Given that recent setback, Burton's team decided on a different approach. 
Instead of trying to identify which portions of HIV elicited the best immune 
response — a strategy that has been attempted without much success in not just 
Merck's but other previous vaccine efforts as well — they started with a pool of 
antibodies they knew could neutralize HIV and then backtracked to determine how 
to entice the immune system into producing them. To find the most effective 
antibodies, Burton's team used the latest biological and computational screening 
techniques, which emerged from genome-sequencing technologies. They collected 
blood serum from 1,800 HIV-infected people from around the world, then screened 
these virus-laden samples against B cells to see how many of the HIV strains the 
immune cells would recognize. To their surprise, the B cells were able to 
neutralize a fair number of the viruses, but two of the antibodies produced by 
the cells clearly stood out as more potent than the rest.
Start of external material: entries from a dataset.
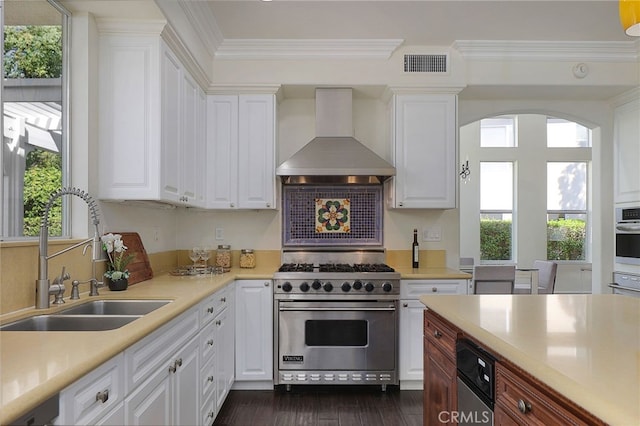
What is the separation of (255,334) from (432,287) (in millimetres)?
1457

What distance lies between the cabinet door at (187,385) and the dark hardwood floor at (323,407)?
0.69 meters

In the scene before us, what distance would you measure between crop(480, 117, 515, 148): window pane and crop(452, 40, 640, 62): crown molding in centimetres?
345

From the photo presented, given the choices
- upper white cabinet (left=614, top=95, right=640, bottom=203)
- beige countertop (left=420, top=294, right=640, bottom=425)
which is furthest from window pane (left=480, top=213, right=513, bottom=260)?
beige countertop (left=420, top=294, right=640, bottom=425)

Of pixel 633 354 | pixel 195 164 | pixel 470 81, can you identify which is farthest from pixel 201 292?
pixel 470 81

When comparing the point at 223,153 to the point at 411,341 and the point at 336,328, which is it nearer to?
the point at 336,328

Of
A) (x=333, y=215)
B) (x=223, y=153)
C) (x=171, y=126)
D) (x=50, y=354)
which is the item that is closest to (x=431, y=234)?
(x=333, y=215)

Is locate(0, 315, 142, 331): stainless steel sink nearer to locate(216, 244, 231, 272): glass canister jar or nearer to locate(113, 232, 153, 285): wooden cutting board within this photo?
locate(113, 232, 153, 285): wooden cutting board

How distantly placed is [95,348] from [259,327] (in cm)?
Answer: 208

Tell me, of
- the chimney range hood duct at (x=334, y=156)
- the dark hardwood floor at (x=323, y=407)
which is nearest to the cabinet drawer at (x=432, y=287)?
the dark hardwood floor at (x=323, y=407)

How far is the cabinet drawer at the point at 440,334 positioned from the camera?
5.95 feet

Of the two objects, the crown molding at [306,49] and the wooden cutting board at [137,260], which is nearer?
the wooden cutting board at [137,260]

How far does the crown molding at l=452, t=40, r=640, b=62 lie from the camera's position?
3584mm

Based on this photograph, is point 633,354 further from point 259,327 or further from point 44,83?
point 44,83

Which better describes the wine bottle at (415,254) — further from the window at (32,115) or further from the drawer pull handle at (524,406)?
the window at (32,115)
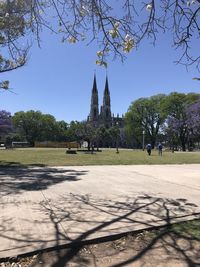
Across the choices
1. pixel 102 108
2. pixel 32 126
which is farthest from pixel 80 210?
pixel 102 108

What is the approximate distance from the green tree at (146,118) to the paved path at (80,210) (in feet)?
315

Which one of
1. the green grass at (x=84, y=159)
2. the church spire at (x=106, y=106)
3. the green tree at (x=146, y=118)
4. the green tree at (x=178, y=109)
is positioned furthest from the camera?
the church spire at (x=106, y=106)

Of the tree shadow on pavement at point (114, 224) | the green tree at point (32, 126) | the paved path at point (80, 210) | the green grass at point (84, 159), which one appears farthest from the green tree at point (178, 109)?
the tree shadow on pavement at point (114, 224)

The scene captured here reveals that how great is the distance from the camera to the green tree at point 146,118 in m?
108

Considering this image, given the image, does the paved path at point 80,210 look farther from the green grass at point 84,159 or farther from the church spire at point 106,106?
the church spire at point 106,106

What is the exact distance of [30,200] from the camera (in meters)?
9.48

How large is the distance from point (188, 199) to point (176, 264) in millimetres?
4980

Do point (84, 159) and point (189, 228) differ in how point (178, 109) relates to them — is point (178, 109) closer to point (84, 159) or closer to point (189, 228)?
point (84, 159)

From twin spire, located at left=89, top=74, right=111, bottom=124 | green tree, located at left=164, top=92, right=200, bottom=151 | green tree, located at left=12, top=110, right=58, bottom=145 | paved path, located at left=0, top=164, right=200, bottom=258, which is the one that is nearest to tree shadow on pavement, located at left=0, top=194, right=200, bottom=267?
paved path, located at left=0, top=164, right=200, bottom=258

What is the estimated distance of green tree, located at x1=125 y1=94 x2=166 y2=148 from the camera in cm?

"This paper is important because what the authors were able to do is identify 
many more neutralizing antibodies than what we find in the serum of patients," 
says Dr. Anthony Fauci, director of the National Institute on Allergy and 
Infectious Disease, which raises the question, "Why don't people make antibodies 
to all of these HIV strains? Why isn't their blood naturally loaded with these 
antibodies?"

One reason may be that HIV is able to hide from B cells, jealously guarding its 
most conserved, and therefore most vulnerable, portions from view. That would 
prevent the body from creating the right neutralizing antibodies against the 
virus. But the two new antibodies reported in Science target a less hidden 
region of the viral coat, so it may be possible that if a new vaccine is 
developed, it could stimulate the immune system to marshal a robust enough force 
of antibodies to stop HIV.

The new discoveries have renewed some AIDS researchers' faith in the vaccine 
approach. In the lab, says Fauci, scientists know that these antibodies can 
effectively stop HIV in its tracks, starving it out by preventing it from 
binding to immune cells that provide it with the nutrients and machinery it 
needs to grow and reproduce.

The next and perhaps greater challenge is making the right concoction of viral 
proteins that will stimulate the immune system to churn out these antibodies in 
large amounts. "Now that we have the antibodies, we have to go back and create 
the [immune signal] that produces these antibodies," says Seth Berkley, 
president and CEO of IAVI. After that, the task is to package that immune signal 
in the form of a usable vaccine. Says Fauci: "And that's a big catch, a second 
hurdle that we have not gone over yet."